To: Road Walker who wrote (248021)8/29/2005 7:42:05 PM
From: combjelly  Read Replies (2) | Respond to of 1574002
 
"As I said before, it's at least a day or two before you can judge these things... "

Still, it could have been much, much worse for New Orleans.

In what must be a massive case of bad timing, the Bush administration has proposed cutting $71.2 million from the 2006 budget for the New Orleans district of the U.S. Army Corps of Engineers. The money, of course, would be used mainly for hurricane and flood prevention measures.

No doubt the cut will be quietly dropped.



To: Road Walker who wrote (248021)8/29/2005 8:52:51 PM
From: tejek  Read Replies (1) | Respond to of 1574002
 
re: What hurricane?

The news is just starting to filter out. As I said before, it's at least a day or two before you can judge these things... the really bad areas are black zones.. no info in or out. And still this was much better than expected... it weakened dramatically before landfall, probably the start of an eye wall recycle, pure luck. And it took a jog east by a few degrees... essentially saving much of NO from devastation.


I was being flip. I had just heard that NO had been spared the worse and its oil refiners were in okay condition. Of course, there is no real word yet on the oil rigs out in the Gulf. They could be a mess.

As for NO, it best learn a lesson from this one and build up those levees.

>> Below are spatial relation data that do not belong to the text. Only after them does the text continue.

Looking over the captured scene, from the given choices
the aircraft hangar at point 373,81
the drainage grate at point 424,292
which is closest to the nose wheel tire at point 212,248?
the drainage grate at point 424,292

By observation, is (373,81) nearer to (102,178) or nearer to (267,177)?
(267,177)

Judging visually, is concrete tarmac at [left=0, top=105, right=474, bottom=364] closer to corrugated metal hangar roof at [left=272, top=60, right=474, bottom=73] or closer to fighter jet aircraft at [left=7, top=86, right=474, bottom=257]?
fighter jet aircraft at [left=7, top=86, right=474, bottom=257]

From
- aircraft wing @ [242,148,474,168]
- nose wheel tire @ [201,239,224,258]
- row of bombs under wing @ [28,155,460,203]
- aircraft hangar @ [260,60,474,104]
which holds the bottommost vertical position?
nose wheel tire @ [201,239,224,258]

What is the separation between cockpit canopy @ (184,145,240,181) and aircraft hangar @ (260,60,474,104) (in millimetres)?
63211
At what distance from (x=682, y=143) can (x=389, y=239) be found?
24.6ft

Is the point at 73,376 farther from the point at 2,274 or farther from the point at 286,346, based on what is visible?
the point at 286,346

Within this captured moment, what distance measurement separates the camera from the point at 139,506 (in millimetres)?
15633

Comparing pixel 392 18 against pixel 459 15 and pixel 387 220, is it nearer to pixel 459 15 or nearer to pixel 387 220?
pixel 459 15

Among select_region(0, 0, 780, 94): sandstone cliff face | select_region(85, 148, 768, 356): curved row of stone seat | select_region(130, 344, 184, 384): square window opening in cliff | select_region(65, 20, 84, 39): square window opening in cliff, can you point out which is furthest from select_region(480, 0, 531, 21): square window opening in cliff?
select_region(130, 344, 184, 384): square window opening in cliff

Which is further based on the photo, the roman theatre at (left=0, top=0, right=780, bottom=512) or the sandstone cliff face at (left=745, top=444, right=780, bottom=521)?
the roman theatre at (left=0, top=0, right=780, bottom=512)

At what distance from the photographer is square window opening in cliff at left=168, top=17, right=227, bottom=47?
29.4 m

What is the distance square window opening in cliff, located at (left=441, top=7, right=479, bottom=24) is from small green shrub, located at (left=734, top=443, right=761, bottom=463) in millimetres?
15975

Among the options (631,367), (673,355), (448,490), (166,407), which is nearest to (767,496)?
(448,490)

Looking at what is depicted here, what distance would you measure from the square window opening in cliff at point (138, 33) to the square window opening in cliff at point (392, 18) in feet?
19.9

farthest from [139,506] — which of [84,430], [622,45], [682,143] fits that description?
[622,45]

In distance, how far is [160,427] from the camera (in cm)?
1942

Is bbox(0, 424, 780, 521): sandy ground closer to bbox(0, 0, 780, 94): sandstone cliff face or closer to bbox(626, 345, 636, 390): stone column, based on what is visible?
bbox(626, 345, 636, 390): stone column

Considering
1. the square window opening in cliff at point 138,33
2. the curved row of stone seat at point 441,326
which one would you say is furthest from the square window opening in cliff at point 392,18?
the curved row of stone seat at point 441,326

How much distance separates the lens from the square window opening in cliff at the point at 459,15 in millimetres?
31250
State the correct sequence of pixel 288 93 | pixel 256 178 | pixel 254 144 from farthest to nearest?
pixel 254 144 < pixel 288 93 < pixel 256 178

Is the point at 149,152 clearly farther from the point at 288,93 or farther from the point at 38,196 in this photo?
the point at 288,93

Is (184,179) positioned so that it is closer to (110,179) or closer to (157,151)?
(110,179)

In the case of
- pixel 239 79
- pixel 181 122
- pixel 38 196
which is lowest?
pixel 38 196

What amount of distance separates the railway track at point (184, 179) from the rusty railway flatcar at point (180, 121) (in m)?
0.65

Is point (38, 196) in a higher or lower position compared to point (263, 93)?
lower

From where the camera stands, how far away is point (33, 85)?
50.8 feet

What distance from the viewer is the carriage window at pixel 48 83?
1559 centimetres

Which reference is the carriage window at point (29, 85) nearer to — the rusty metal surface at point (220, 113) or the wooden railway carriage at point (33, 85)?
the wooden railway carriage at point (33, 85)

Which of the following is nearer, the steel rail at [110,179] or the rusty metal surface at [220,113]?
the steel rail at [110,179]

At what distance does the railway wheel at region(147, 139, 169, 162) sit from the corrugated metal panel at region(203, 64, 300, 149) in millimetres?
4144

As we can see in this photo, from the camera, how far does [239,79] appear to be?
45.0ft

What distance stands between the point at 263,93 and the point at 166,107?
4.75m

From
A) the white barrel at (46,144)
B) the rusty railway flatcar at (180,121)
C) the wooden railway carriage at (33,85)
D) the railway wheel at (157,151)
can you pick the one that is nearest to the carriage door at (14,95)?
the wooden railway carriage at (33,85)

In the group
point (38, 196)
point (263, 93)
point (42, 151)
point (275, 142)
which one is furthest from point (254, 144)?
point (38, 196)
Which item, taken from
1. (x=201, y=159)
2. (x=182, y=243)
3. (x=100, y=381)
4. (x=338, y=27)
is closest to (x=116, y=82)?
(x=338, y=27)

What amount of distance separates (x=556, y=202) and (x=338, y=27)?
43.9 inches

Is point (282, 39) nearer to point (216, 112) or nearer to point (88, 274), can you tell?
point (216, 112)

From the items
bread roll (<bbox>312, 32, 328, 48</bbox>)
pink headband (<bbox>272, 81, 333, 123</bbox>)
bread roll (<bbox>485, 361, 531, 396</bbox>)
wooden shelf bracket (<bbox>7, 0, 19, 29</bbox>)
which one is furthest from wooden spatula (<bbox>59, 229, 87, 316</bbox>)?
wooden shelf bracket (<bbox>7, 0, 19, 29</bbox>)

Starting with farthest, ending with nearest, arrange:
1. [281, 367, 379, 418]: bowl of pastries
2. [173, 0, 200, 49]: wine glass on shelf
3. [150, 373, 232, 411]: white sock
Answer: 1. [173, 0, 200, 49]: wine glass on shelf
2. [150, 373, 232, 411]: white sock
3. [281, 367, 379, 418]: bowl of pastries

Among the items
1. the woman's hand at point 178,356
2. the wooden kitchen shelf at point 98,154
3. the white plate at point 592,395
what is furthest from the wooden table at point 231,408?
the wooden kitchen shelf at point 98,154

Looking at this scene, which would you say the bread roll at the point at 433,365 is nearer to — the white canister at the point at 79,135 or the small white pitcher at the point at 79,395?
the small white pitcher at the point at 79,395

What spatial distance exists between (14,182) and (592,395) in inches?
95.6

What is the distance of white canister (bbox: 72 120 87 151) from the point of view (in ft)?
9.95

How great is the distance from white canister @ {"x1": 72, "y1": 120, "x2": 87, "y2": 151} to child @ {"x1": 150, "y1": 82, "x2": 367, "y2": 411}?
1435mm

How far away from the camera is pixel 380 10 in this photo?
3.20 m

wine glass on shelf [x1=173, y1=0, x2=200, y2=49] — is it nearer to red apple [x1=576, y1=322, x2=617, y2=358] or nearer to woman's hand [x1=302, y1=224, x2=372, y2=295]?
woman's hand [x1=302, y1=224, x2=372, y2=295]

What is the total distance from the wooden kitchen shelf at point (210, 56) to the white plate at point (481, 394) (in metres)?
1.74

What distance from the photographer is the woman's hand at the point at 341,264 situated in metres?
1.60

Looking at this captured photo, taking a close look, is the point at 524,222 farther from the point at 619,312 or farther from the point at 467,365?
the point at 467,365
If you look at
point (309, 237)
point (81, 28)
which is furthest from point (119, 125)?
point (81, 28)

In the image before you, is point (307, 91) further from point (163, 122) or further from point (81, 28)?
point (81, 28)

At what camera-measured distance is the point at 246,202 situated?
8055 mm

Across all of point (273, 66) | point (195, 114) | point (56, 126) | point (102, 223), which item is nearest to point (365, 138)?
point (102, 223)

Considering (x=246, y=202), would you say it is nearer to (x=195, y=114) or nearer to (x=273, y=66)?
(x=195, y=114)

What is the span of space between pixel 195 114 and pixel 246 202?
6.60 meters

Given the worse case/doomsday scenario, I can not believe how complacent the city has been........the Big Easy notwithstanding. And if these over the top hurricanes are not just an aberration but the beginning of a new major hurricane cycle, they best get to work asap.

ted



To: Road Walker who wrote (248021)8/30/2005 4:15:40 AM
From: Elroy  Read Replies (2) | Respond to of 1574002
 
As I said before, it's at least a day or two before you can judge these things... the really bad areas are black zones.. no info in or out.

This was true of the Xmas tsunami in Asia. The first news of the damage came out of the relatively wealthy resort areas in Thailand and Sri Lanka, and the death toll slowly climbed toward 50,000. Then a few days after the event when they saw what the tsunami did to Northern Sumatra (which is really poor and right next to the epicenter of the quake) it jumped in about a day to 150,000. The resorts got hit with 10-20 foot tall waves, whereas the rural coastline of Sumatra appeared to have been hit with waves twice the height and caused enough devastation that there was virtually no one around left to tell the story.